Дети также вынуждены быть храбрыми . Наваль настаивает, что она не боится солдат. Но когда я спрашиваю, плакала ли она во время рейдов на ее дом, она колеблется, прежде чем кивнуть почти незаметно, не желая признавать свои страхи. Психологи и консультанты, работающие с палестинскими детьми, говорят, что это нежелание признать и озвучить свой страшный опыт усугубляет ущерб от самого события. «Дети говорят, что они не боятся солдат, но язык их тела говорит вам что-то другое", - говорит Мона Загрур, глава консультации в YMCA в Бейт-Сахуре, неподалеку от Вифлеема. "Им стыдно сказать, что они боятся ".


Как и Наваль, 12 -летняя Ахед Тамими смело утверждает, что она тоже не боится солдат, прежде чем тихо признать, что иногда она их боится.
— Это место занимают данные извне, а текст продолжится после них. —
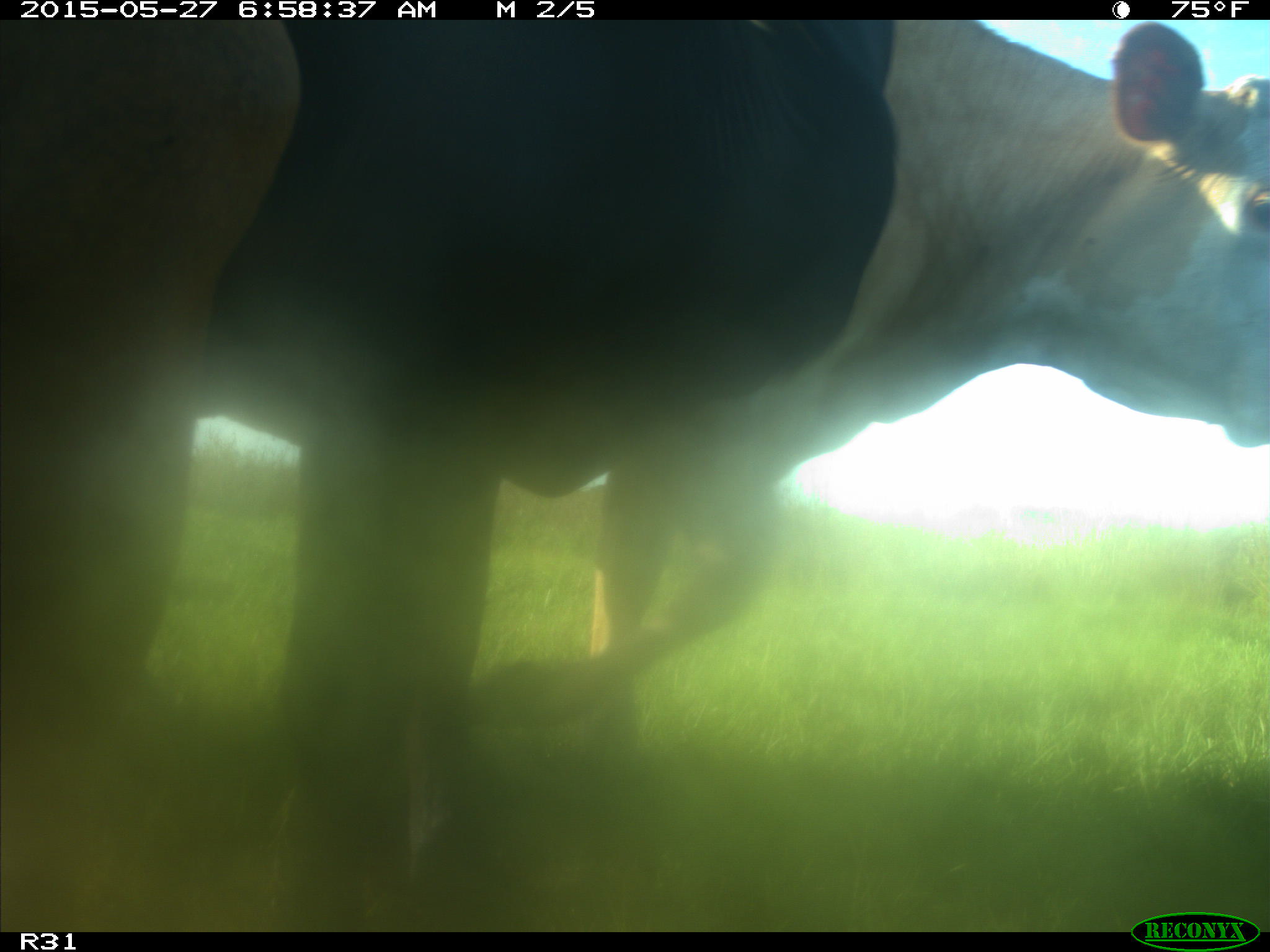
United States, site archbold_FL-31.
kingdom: Animalia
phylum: Chordata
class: Mammalia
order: Artiodactyla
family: Bovidae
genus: Bos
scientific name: Bos taurus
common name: domestic cow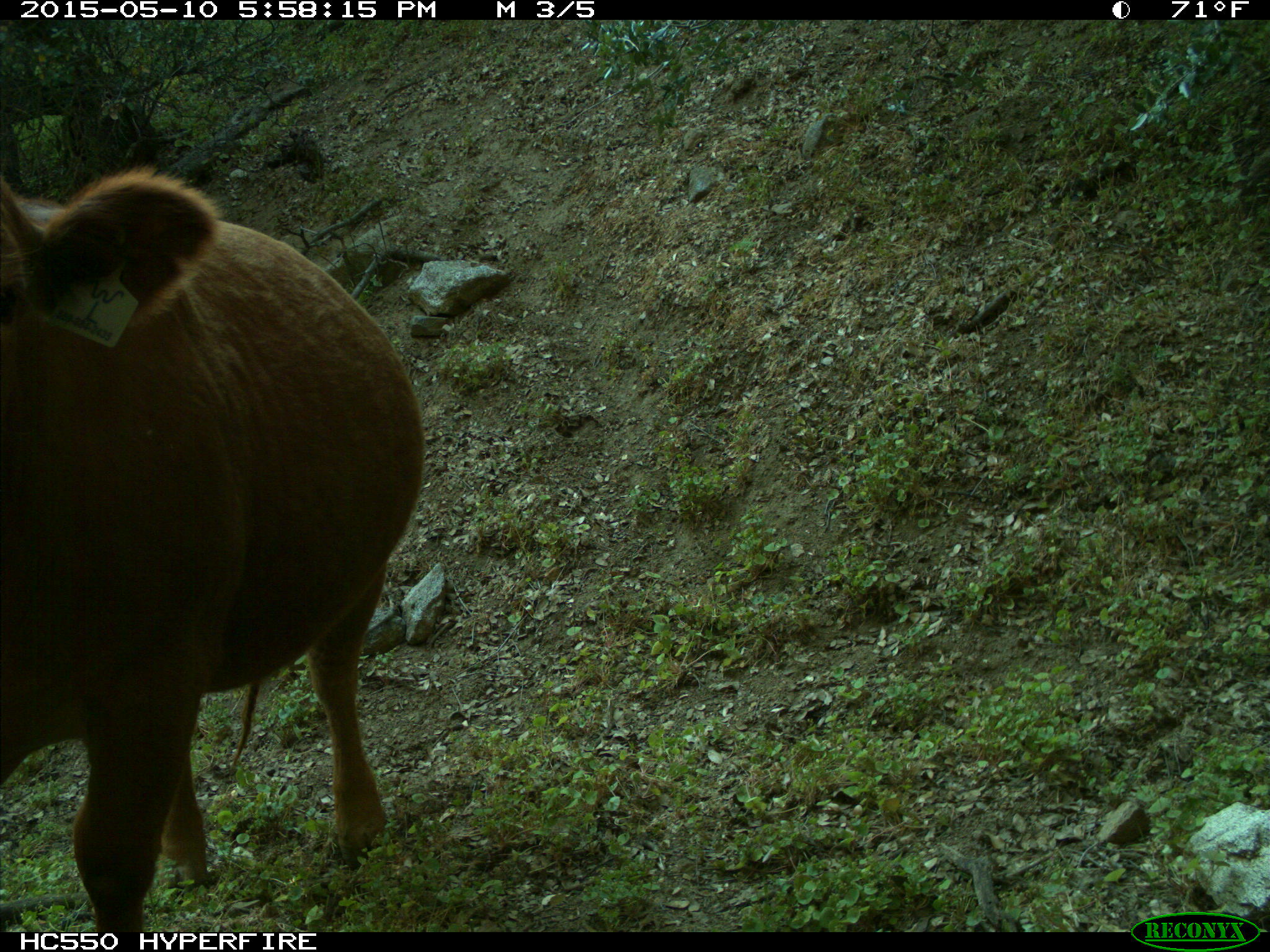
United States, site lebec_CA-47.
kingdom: Animalia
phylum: Chordata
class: Mammalia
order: Artiodactyla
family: Bovidae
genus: Bos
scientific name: Bos taurus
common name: domestic cow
Bos taurus (domestic cow).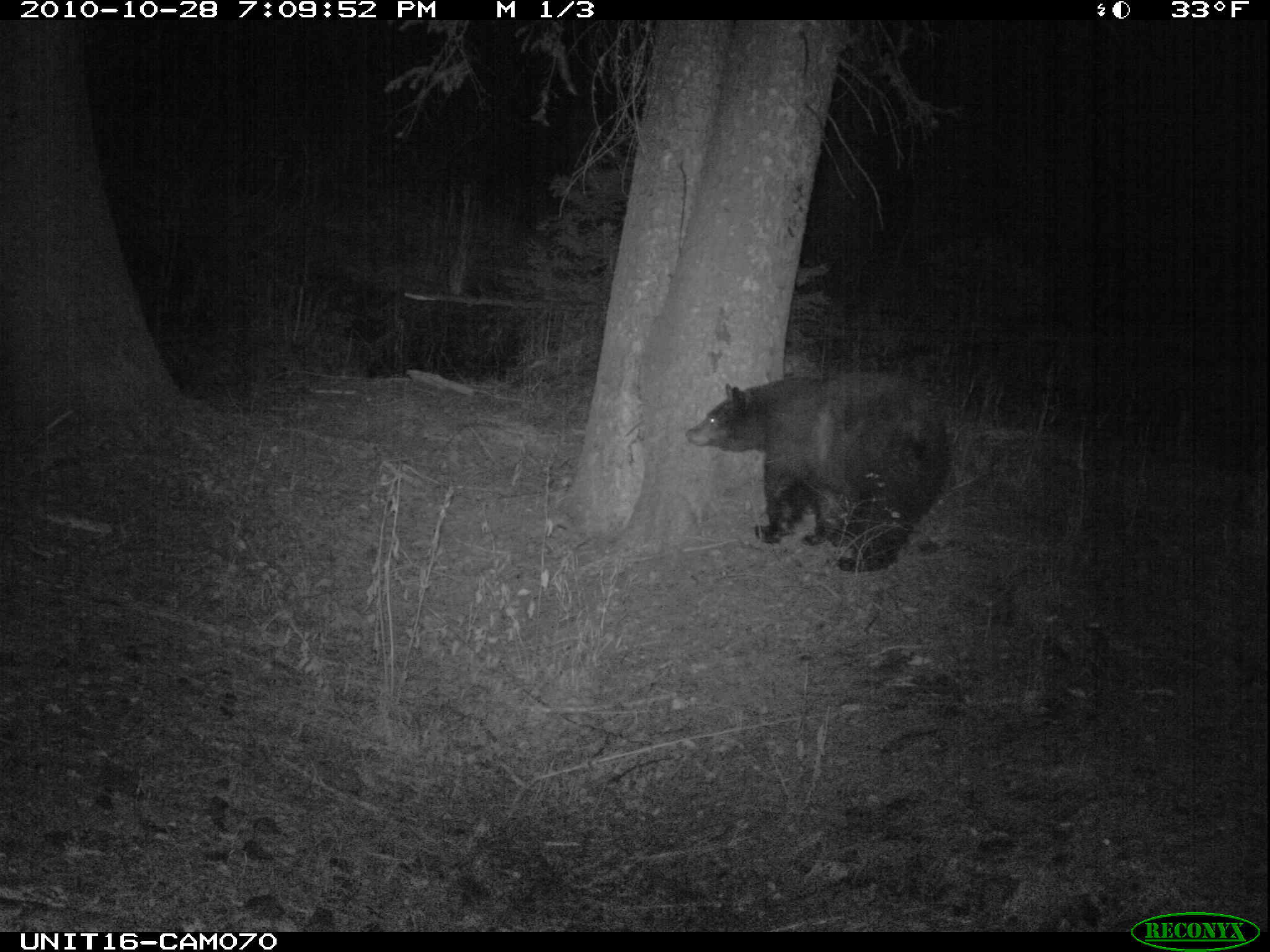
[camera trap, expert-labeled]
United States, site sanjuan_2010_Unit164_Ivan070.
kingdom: Animalia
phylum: Chordata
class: Mammalia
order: Carnivora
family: Ursidae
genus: Ursus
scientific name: Ursus americanus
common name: american black bear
Очевидное бесстрашие Ахед прославило ее на какое-то время год назад, когда в Интернете было размещено видео с ней, сердито стоящей перед израильскими солдатами. Девушка была приглашена в Турцию, где ее приветствовали как ребенка-героя.


Расположенная среди покрытых деревьями холмов почти в трех часах езды к северу от Джинбы, Наби Салех - деревня из около 500 человек, большинство из которых имеют фамилию Тамими. Из дома Ахед видно через долину израильское поселение Халамиш. Основанное в 1977 году, оно построено частично на земле, конфискованной у местных палестинских семей. Рядом с поселком расположена израильская военная база.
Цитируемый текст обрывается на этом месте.